Все произошло потому – мысль кружила и возвращалась вспять, – что он Яков Бок, и ему следовало кой-чему научиться. Он и научился, и трудно досталось ему это учение; человек учится на собственном опыте, куда денешься. Но в данном случае опыт поставили на нем. И он стал, значит, совсем другим человеком, кто бы подумал? Я кой-чему научился, он думал, научился, да, но какой мне толк от такой науки? Тюремные двери она откроет? Даст мне выйти отсюда и начать сначала мою бедную жизнь? Хоть чуть-чуть она сделает меня свободней, когда я освобожусь? Или все, чему я научился, – так это только знать, на каком я свете? Океан соленый, когда вы тонете, но вы тонете, хотя и знаете это, да? Но все равно это лучше, чем не знать. Человек должен учиться, такая его природа.
Без цепей он дергался, не знал, что ему делать с собой. Время стронулось, опять покатилось, как паровоз с двумя вагонами, с тремя вагонами, четырьмя, дни сбивались вместе, вот и две недели прошли, и, к ужасу его, прошло целое лето. Настала осень, и при одной мысли о зиме его пробирала дрожь. Голова болела от этой кошмарной мысли.

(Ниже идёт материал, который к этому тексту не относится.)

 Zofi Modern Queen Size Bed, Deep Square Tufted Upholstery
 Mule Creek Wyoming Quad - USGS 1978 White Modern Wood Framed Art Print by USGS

Суслов-Смирнов – нервный, длинный, на тонком переносье очки с толстенными стеклами, копна пшеничных волос – четыре раза приходил, задавал вопросы, делал пространные записи на узких листках; Островского к нему больше не пускали. Суслов-Смирнов обнял узника и обещал – «хотя эти кретины в суде топчутся на месте и нам мешают» – управиться побыстрей. «Но тем временем будьте осторожны при каждом шаге. Как говорится, не дышите, господин Бок. Просто не дышите». Он кивнул, подмигнул обоими глазами, прикрыл ладонью рот.